►

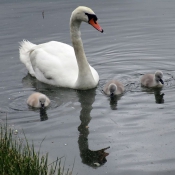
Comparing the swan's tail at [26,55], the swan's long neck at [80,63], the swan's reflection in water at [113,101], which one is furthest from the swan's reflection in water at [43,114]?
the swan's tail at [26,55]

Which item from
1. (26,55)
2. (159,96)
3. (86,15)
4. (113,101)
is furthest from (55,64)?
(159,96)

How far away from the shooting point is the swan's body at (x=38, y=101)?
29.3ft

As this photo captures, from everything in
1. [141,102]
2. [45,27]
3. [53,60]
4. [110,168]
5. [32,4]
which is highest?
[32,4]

◄
►

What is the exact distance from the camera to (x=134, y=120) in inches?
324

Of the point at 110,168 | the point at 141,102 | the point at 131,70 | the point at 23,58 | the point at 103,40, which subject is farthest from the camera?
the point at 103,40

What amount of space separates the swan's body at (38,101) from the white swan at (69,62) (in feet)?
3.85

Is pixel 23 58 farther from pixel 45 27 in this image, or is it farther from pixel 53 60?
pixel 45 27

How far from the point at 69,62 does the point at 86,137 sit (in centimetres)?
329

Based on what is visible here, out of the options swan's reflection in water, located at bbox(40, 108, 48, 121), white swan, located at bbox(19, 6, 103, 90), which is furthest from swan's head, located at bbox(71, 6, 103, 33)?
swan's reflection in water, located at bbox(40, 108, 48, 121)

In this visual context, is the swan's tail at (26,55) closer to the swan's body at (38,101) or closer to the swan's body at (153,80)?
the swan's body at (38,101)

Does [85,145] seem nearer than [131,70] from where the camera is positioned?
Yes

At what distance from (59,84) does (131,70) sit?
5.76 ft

◄

STATED PROBLEM:
Can you extract every line of the data above that contains the word "furthest" and copy each one in full?

CORRECT OUTPUT:
Comparing the swan's tail at [26,55], the swan's long neck at [80,63], the swan's reflection in water at [113,101], which one is furthest from the swan's reflection in water at [43,114]?
is furthest from (55,64)?
Based on what is visible here, out of the options swan's reflection in water, located at bbox(40, 108, 48, 121), white swan, located at bbox(19, 6, 103, 90), which is furthest from swan's head, located at bbox(71, 6, 103, 33)?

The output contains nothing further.